A vague dispute between Danger Mouse and EMI sabotaged a timely release of this last year, and that was followed by the mega-bummer suicides of both Sparklehorse's Mark Linkous and key collaborator Vic Chesnutt last winter. Finally on sale now, the record — a song-by-song collaboration of the two principals with Chesnutt, David Lynch, Iggy Pop, Grandaddy's Jason Lytle, Suzanne Vega, and more — deserves a second listen from anyone who snuck a peek on last year's leak.
Every song here showcases Linkus's gift for pinpointing little benchmarks in hopelessness with brittle gestures of melody and ambiance.

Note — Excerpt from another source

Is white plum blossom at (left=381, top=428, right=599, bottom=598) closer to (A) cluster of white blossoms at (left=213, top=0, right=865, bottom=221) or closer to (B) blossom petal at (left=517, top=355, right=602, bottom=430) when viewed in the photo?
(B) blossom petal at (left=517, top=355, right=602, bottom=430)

It's also another reminder of Danger Mouse's ability to whittle lean pop shivs from gnarly splinters — like the antler-handled knife used in an abortion in Chesnutt's grimacing "Grain Auger." The album descends a Lynchian path into surrealism, the last few songs sunk in crackling vinyl and Twin Peaks tremolo guitar.
The vocal turns from James Mercer and Julian Casablancas could be toss-offs from 2002, but there's not much else to scoff at. Opener "Revenge," where Wayne Coyne vamps like Phil Collins on "In the Air Tonight," dives the deepest, its skeletal instrumentation glowing like a dim lantern to guide us through an emotional disaster zone. Given Danger Mouse's fruitful extended partnerships — Gnarls Barkley, DangerDoom — it's a shame this is all he gets with Linkous and Chesnutt.